Aim of the exercise: In three sentences, summarize the text below on attorney's fees in patent cases.

Study text:
There is also a voyeuristic element to attorney’s fees decisions, at least for those of us interested in the costs of patent litigation. Yes, it is important to know what types of costs will be credited by the court to the winning party. But the juicier stuff often lies in the analysis of the fees charged by the winning side’s lawyers — including whether the judge in a particular case is willing to determine that those fees are reasonable. As we all know, hourly rates for senior patent litigators can easily approach four figures — and rare is the litigation firm (Biglaw or boutique) where even junior associate rates are less than three hundred or four hundred dollars an hour. While most attorney’s fees decisions involve some commentary from the judge as to whether such rates are reasonable, it seems like judges around the country recognize that patent litigation is a premium practice and is priced accordingly. So as long as there is no obvious overcharging, most attorney’s fees requests seem to pass muster more or less intact.

One thing, however, is clear about the overwhelming majority of attorney’s fees decisions to date. They hold tight to the traditional hourly billing model as the basis for determining fee awards. Which makes sense, considering how entrenched hourly billing for most litigation remains. At the same time, alternative billing models — such as flat-fee or hybrid arrangements — have taken hold, especially at the upper echelons of the litigation universe. In the patent realm, some of the leading proponents of alternative fee arrangements have been leading litigation boutiques, even as Biglaw IP groups have also been forced to compete by deviating from their sky-high hourly scales as well. While these alternative billing arrangements have taken root in patent disputes, there has not been much discussion yet of how to treat such arrangements in the context of attorney’s fees awards. Probably because so few patent cases actually reach that stage.

The scarcity of discussion on the changing reality of how IP firms charge clients for patent work in attorney’s fees decisions presents a challenge for clients, lawyers, and courts forced to confront such issues. I was happy, therefore, to see that a recent attorney’s fees decision addressed some of these thorny issues head-on. The case at issue involved Straight Path IP — a former darling of the publicly traded patent enforcement business era — as well as tech heavyweights Apple and Cisco. With the latter prevailing at trial and appeal, the inevitable attorney’s fee motion ensued. Once granted, the court decided to appoint a special master to sort out the fee awards to Apple and Cisco. While the award to Apple was relatively straightforward, Cisco’s use of alternative fee arrangements with its counsel made for a more interesting treatment.

In fact, the special master (Matthew Borden) did an excellent job of framing the issues around alternative fee arrangements in the attorney’s fees context. For one, his report discusses the increased adoption of alternative fee arrangements by sophisticated litigants like Cisco and Microsoft, as well as the motivations that make such arrangements attractive for those companies and their chosen firms. At the same time, the report recognizes that large contingency fees have traditionally not been recoverable for a prevailing party — and that under certain circumstances a flat-fee arrangement could mimic a large contingency fee if the result was achieved with fewer hours than expected. Or that “opportunity for mischief exists” with certain types of fee structures, particularly where the client and firm may be tempted to engineer a larger-than-necessary fee to gain leverage over a counterparty. At the same time, the report suggests that reasonable flat fees should be recoverable in patent cases, subject to some measure of accountability and judicial review.

Information:
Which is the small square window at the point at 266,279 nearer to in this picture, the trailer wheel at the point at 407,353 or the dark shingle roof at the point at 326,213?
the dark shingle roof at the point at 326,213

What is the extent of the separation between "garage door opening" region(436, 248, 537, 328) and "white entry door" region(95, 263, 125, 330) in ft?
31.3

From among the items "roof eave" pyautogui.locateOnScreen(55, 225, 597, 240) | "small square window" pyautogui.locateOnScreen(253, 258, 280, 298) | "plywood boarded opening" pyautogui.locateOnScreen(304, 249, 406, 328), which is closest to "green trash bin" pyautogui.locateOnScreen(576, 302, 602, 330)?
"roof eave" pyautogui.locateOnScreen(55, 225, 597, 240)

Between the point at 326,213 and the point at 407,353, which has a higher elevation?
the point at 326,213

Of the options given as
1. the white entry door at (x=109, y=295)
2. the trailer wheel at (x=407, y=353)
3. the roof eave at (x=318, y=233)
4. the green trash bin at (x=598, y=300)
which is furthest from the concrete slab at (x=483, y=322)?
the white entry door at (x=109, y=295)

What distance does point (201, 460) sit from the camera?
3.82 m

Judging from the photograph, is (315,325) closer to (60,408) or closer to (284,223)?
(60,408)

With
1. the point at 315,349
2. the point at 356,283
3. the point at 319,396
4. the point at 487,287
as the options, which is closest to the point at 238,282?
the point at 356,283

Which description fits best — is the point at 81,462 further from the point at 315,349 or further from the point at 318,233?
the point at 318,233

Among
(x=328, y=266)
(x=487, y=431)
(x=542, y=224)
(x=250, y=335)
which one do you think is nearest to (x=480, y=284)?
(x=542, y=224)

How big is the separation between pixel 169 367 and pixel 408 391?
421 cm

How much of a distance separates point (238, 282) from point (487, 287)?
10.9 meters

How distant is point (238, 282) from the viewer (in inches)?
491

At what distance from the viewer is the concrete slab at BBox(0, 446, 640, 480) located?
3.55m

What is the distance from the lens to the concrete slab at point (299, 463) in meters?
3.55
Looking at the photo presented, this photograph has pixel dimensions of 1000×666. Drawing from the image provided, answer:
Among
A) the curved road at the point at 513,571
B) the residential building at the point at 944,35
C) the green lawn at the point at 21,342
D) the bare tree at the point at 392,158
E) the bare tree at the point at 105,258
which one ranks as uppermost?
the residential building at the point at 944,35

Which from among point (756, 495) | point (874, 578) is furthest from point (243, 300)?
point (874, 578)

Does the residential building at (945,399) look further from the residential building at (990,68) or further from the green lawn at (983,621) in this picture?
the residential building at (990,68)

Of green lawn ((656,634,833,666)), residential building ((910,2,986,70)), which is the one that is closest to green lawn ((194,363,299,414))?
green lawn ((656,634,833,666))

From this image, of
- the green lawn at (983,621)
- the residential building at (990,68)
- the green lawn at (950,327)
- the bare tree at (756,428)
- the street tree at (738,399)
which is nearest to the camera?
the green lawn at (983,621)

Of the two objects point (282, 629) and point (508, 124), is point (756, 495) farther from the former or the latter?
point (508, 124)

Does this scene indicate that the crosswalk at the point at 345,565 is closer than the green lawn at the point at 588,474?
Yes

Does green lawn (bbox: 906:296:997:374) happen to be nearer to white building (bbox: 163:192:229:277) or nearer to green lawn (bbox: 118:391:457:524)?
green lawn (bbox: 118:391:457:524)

Written response: Judges tend to accept the high hourly rates of patent litigators as reasonable, and fee awards are almost always based on hourly billing, even though flat-fee and hybrid arrangements have taken hold and their treatment in fee awards has hardly been discussed. A recent decision in a case involving Straight Path IP, Apple, and Cisco took up the issue, because Cisco had used alternative fee arrangements with its counsel. The special master's report warned that a flat fee could mimic a nonrecoverable contingency fee or invite mischief, but it suggested that reasonable flat fees should be recoverable subject to judicial review.